[Extrait]

================================

La présence de Benoît Ebrard ou de Cédric Hervé a été super importante dans l'organisation de l'équipe. Mais Mathieu Halleguen, Erwan Brenterch et Romain Hardy étaient tout autant indispensables. Ils ont fait plus qu'assurer (lire ici). L'équilibre dans l'équipe entre la fougue et l'expérience était excellent. Franchement, parfois dans leurs roues, j'étais bluffé. Le contre-la-montre était pour eux un jour de "repos" bien mérité, mis à part pour Benoît qui l'a fait à fond pour m'établir des temps intermédiaires.

« JE FAISAIS DES POINTAGES AVEC MA POLAR »

Quel a été le moment le plus critique pour l'équipe ?
La 5e étape fut tendue. Je perce au bout de cinq bornes et 20 mecs sortent dont beaucoup sont placés au général. L'équipe a été à la planche toute l'étape. 20", 30", 20"... Je leur faisais des pointages avec ma Polar, ils faisaient jeu égal avec l'échappée et tout rentre dans l'ordre dans le final. Mais ça avait été chaud !

Le soir à l'étape, comment évacuais-tu la pression de la course ?
Bizarrement, je ne ressentais pas de pression particulière. L'appétit était là, le sommeil aussi. Avec la victoire d'étape, la semaine était déjà réussie. L'ambiance était super. Mes coéquipiers me racontaient leur course, c'était excellent. Des fois, je regrettais presque de ne pas pouvoir rouler avec eux, partager ça avec eux.

================================

[Tâches à réaliser]
1. D'après l'extrait, quelle étape a constitué le moment le plus critique pour l'équipe ?
2. Reproduisez à l'identique le passage de l'extrait qui va de « La présence de » jusqu'à « pour l'équipe ? ».
3. Selon l'extrait, pourquoi le contre-la-montre n'a-t-il pas été une journée de « repos » pour Benoît, contrairement aux autres coéquipiers ?

[Données présentées]
================================

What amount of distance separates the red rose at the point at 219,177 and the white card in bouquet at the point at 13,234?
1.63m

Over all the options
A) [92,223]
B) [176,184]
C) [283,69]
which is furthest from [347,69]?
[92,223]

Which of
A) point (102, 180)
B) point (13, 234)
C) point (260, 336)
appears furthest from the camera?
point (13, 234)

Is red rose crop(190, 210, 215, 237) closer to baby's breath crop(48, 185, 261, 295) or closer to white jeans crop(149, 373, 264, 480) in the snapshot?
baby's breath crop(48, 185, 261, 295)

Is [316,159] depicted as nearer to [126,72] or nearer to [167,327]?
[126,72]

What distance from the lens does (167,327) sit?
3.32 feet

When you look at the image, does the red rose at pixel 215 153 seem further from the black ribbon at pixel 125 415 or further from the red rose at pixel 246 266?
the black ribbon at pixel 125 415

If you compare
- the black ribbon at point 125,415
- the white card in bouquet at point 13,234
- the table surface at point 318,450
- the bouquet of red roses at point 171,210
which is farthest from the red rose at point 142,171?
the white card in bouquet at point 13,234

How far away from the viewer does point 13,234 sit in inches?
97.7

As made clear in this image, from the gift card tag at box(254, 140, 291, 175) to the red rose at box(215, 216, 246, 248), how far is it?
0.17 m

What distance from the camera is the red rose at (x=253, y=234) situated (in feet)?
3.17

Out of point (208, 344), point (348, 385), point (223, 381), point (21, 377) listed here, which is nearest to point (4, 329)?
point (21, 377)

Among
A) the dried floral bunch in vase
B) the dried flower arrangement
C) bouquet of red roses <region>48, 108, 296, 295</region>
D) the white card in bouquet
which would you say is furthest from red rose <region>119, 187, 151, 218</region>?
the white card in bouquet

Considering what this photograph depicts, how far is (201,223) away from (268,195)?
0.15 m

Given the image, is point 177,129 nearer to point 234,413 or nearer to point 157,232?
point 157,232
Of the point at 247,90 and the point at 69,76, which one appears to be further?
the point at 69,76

================================

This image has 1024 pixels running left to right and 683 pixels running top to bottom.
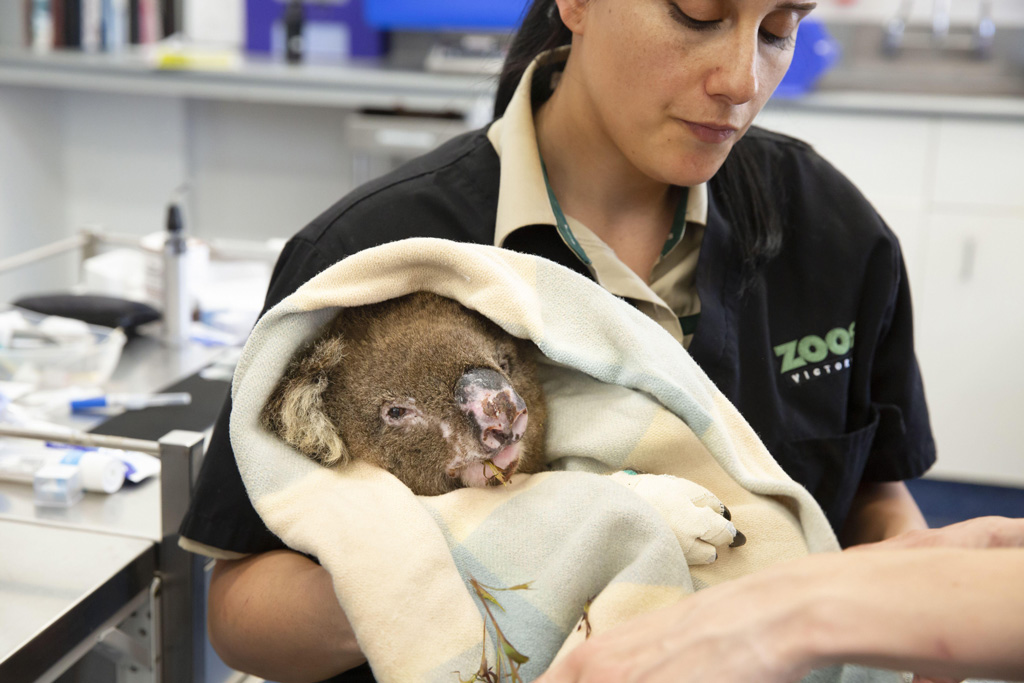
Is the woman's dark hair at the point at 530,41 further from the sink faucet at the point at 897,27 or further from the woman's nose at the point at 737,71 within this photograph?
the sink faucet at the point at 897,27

================================

[Liste des réponses]
1. La 5e étape.

2.
La présence de Benoît Ebrard ou de Cédric Hervé a été super importante dans l'organisation de l'équipe. Mais Mathieu Halleguen, Erwan Brenterch et Romain Hardy étaient tout autant indispensables. Ils ont fait plus qu'assurer (lire ici). L'équilibre dans l'équipe entre la fougue et l'expérience était excellent. Franchement, parfois dans leurs roues, j'étais bluffé. Le contre-la-montre était pour eux un jour de "repos" bien mérité, mis à part pour Benoît qui l'a fait à fond pour m'établir des temps intermédiaires.

« JE FAISAIS DES POINTAGES AVEC MA POLAR »

Quel a été le moment le plus critique pour l'équipe ?

3. Benoît l'a couru à fond afin d'établir des temps intermédiaires pour la personne interrogée. Pour les autres coéquipiers, ce contre-la-montre était un jour de « repos » bien mérité.